The protection of civilians in Iraq is “an imperative and urgent duty”: was Pope Francis’ appeal at the Audience on Wednesday, March 29, 2017, the day after a massacre of civilians by bombings in Mosul, and in the presence of an inter-religious Iraqi delegation.
“I am happy to greet the delegation of Iraqi leaders made up of representatives of different religious groups, accompanied by Cardinal Tauran, President of the Pontifical Council for Interreligious Dialogue,” said Pope Francis in Italian at the end of the Audience in St. Peter’s Square.
He made an appeal for the civilian populations, trapped in Mosul between terrorists and the advance of the Iraqi army. “My thought goes to the civilian populations trapped in the western districts of Mosul and to the displaced because of the war, to whom I feel united in suffering, through prayer and spiritual closeness.
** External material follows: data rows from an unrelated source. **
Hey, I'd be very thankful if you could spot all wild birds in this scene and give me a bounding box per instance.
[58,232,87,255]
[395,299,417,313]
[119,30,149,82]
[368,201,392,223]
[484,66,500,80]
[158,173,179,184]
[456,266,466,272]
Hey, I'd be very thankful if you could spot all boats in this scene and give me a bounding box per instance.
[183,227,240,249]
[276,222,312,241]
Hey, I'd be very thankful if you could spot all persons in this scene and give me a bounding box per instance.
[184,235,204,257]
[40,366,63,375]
On expressing profound grief for the victims of the bloody conflict, I renew to all the appeal to commit themselves with all their strength in the protection of civilians, an imperative and urgent duty.”
The Pope pleaded for a future of reconciliation in Iraq. “The richness of the beloved Iraqi nation lies in this mosaic, which represents unity in diversity, strength in unity, prosperity in harmony. Dear Brothers, I encourage you to continue on this path and I invite to pray so that Iraq finds peace, unity and prosperity in reconciliation and in harmony among its different ethnic and religious components.”
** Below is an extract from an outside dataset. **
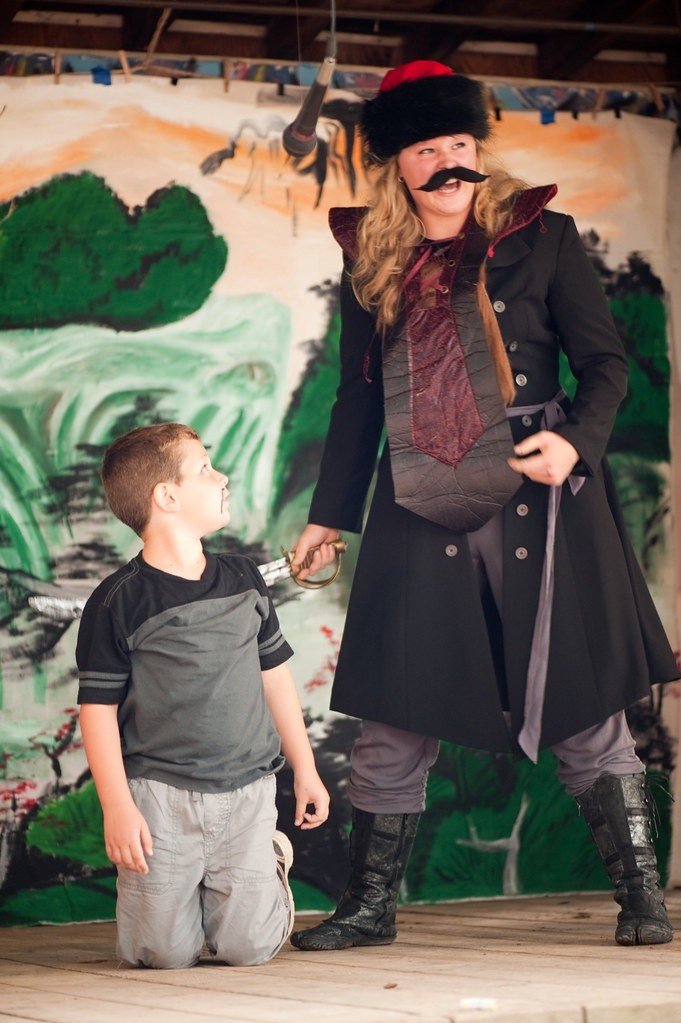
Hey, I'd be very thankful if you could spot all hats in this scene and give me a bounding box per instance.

Hundreds of “innocent victims” perished during the fighting for the liberation of Mosul, Iraq’s second city, deplored this week the Vatican’s media, notably the Vatican agency Fides, which echoed the “profound grief” and “great alarm” of the Chaldean Church.
On Monday, March 27, 2017, Fides quoted a message of the Patriarch of Babylon of the Chaldeans, Monsignor Louis Raphael Ier Sako, in which he affirmed to need to protect and defend innocent lives during the armed conflicts.
Patriarch Sako made an appeal to respect the laws of war and the moral and religious obligation to protect and defend “innocent lives.”
He follows attentively the developments of the military intervention in Mosul, which has been in the hands of “Jihadists” for almost three years. Local ecclesial committees were activated and charged with providing food assistance to evacuees fleeing the city.
The Patriarch expressed gratitude for the “sense of duty of the Iraqi military men” and his satisfaction over “the advance of the Iraqi military forces in the districts of Mosul.
He concluded his message invoking Almighty God “to protect Iraq and hasten the return to security, peace and stability.”
On Sunday, March 26, U.S. Forces acknowledged their responsibility for the air attack on Mosul, which last March 17 caused the death of some 150 people – the Patriarch spoke of 500 – of women and children trapped in the old city.